:: Consigna A ::
Según el fragmento citado sobre el nuevo pueblo de Dios, ¿qué dos dimensiones tiene la cruz?
:: Consigna B ::
Prosigue el texto sobre el nuevo pueblo de Dios en Cristo a partir de su última oración.

:: Fragmento citado ::

_ _ _ _ _ _ _

Cristo vino no para condenarme legalistamente, sino para abrir la posibilidad
de que verdaderamente pueda ser libre de mi sobrepeso de pecado. En él, la ley
del Antiguo Testamento cumplió su propósito y se abrió una nueva era de gracia
y perdón para quienes lo aceptan. Quienes no lo aceptan, siguen bajo la ley de
la condena que Dios decretó sobre el pecado.
Una vez satisfecha la demanda de la
ley del Antiguo Testamento estaba abierto el camino a un nuevo pueblo de Dios.
Pablo dice que Jesús “…puso fin a la ley …
para crear en sí mismo, de los dos
pueblos, una nueva humanidad, haciendo la paz” (v. 15 – RVC). La clave para
esta nueva humanidad, este nuevo pueblo de Dios es “en Cristo”. La pertenencia
a este pueblo ya no está determinada por rasgos culturales y de raza, sino por
estar “en Cristo”. Cualquiera, sea judío o gentil, puede pertenecer a este
pueblo al creer en Cristo; al aceptar su obra como único y suficiente para su
salvación. Otra puerta de entrada a la iglesia no existe. Pedro había
reconocido la verdadera identidad de Jesús y llegó a exclamar: “¡Tú eres el Cristo, el Hijo del Dios
viviente” (Mt 6.16 – RVC)! Y Jesús le contestó: “…sobre esta roca [esta confesión, esta declaración] edificaré mi iglesia” (Mt 6.18 – RVC). El
que reconoce a Jesús como Señor y Salvador llega a pertenecer a este nuevo
pueblo de Dios.
Pero había un requisito previo para que
este muro de odio entre judíos y gentiles pueda desaparecer. No servía de nada
decirles: “¡Compórtense! ¡Tienen que hacer todo lo posible e imposible de
aguantarse mutuamente!”, y luego meterlos a ambos juntos en una sola iglesia.
Esto solo hubiera sido una bomba de tiempo. Más temprano que tarde, la
hostilidad entre ambos grupos hubiera hecho que todo estalle. Primero era
necesario que Jesús reconcilie a ambos con Dios. Solo así podían estar en
condiciones de reconciliarse entre ellos. La persona que no está en paz con
Dios, está en guerra con todos los demás y consigo misma. No es posible estar
en paz con el prójimo estando en guerra con Dios. Y no es posible estar en paz
con Dios estando en guerra con el prójimo. La cruz tiene una dimensión
vertical, reconciliándonos con Dios, y otra horizontal, reconciliándonos con el
prójimo. Ambos son inseparables uno del otro. “¡Allí en la cruz murió la enemistad” (v. 16 – NBD)!
Esta posibilidad de experimentar la
paz con Dios y la paz con el prójimo son las Buenas Nuevas, el Evangelio, que
Cristo vino a anunciar. Y esto es lo que nosotros también debemos anunciar a
los demás. “Ahora todos podemos tener
acceso al Padre por medio del mismo Espíritu Santo gracias a lo que Cristo hizo
por nosotros” (v. 18 – NTV). Y nadie más tiene que ser como extraterrestre
caído en este país (v. 19). El hijo pródigo quería estar en el fondo de la casa
de su papá viviendo en la condición de un empleado (Lc 15.19), con tal de estar
en la propiedad de su papá. Pero para el Padre celestial no hay ciudadanos de
segunda o de cuarta categoría. Todos somos ciudadanos de su reino en la misma
condición que su Hijo Jesús. Es más: somos parte de su familia, teniendo a Dios
como Padre y a Jesús como hermano mayor. Para Dios, o somos hijos o somos desconocidos.

_ _ _ _ _ _ _

:: Líneas proporcionadas ::

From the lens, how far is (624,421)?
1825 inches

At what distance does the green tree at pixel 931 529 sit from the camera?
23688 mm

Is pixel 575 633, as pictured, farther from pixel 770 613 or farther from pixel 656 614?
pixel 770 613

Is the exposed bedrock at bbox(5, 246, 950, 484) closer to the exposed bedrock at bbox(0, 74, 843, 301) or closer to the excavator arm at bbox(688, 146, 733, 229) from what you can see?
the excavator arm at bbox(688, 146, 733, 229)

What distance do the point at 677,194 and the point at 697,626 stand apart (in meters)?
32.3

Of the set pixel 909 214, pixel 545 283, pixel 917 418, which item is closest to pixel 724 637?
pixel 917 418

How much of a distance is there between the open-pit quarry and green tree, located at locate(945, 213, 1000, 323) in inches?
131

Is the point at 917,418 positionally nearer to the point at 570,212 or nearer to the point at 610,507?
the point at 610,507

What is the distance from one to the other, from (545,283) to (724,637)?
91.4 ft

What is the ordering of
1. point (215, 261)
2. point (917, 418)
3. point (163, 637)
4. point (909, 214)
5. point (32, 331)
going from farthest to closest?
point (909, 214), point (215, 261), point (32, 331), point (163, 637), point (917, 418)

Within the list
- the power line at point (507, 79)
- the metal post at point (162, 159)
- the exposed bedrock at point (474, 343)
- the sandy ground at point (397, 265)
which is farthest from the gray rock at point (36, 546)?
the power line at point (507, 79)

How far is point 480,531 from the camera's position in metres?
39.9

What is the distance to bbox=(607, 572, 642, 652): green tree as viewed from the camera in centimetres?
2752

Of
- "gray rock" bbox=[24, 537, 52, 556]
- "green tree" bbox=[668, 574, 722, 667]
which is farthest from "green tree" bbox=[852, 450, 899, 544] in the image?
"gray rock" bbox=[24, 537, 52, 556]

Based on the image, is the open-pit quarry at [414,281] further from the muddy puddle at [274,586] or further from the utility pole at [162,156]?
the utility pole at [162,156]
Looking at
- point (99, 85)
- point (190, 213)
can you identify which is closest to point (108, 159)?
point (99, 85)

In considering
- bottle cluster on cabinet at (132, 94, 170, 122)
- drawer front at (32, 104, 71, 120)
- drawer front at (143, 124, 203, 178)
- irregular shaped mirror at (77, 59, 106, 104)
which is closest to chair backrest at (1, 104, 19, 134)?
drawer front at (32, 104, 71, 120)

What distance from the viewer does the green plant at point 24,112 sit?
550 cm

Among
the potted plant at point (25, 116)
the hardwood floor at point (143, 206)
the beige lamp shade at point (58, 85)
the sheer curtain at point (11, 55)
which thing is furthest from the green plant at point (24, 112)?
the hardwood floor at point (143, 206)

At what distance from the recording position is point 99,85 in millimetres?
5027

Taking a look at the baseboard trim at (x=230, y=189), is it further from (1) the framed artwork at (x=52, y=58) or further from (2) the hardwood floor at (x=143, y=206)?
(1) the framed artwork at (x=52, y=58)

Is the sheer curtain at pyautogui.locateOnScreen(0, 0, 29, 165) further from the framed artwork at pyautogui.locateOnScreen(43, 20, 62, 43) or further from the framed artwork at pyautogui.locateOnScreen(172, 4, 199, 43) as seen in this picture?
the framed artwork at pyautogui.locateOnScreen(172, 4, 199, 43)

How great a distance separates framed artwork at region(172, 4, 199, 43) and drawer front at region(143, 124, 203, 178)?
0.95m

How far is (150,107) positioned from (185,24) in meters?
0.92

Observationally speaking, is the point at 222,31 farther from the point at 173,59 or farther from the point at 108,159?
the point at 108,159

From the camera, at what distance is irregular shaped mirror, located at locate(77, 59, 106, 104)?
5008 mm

_ _ _ _ _ _ _

:: Respuesta escrita A ::
Una dimensión vertical, que nos reconcilia con Dios, y otra horizontal, que nos reconcilia con el prójimo.

:: Respuesta escrita B ::
¡Alabado sea el Señor! Al hacer de Cristo nuestro Señor y Salvador, todos
tenemos acceso a la misma presencia de Dios y a toda su plenitud que él comparte
con nosotros. Esta nueva comunidad, esta nueva iglesia, compuesta por todo
creyente en Cristo, sin distinción de raza, género, edad, ni ninguna otra
diferencia, es como un edificio sólido, basado sobre la Palabra de Dios,
representada por los apóstoles y profetas que transmitían la enseñanza de la
Biblia. Pero lo que mantiene el equilibrio de todo el edificio, de toda la
iglesia, y hace que esta no se derrumba, es Jesucristo. Pablo dice que “…nadie puede poner otro fundamento que el
que ya está puesto, que es Jesucristo” (1 Co 3.11 – DHH). Él es el centro
de toda la iglesia y el centro de nuestra vida. “En él todo el edificio, bien ensamblado, va creciendo hasta ser un
templo santo en el Señor” (v. 21 – RVA2015), incluyéndonos a nosotros los
gentiles incircuncisos. Como Pablo escribe a una iglesia formada por gentiles
convertidos a Cristo que hasta entonces no habían tenido la posibilidad de
pertenecer al pueblo de Dios, él termina esta sección asegurándoles de nuevo
que no escucharon mal; que ellos sí ahora pueden pertenecer a la familia de
Dios en igualdad de derechos que los judíos: “Por medio de él, ustedes, los gentiles, también llegan a formar parte
de esa morada donde Dios vive mediante su Espíritu” (v. 22 – NTV).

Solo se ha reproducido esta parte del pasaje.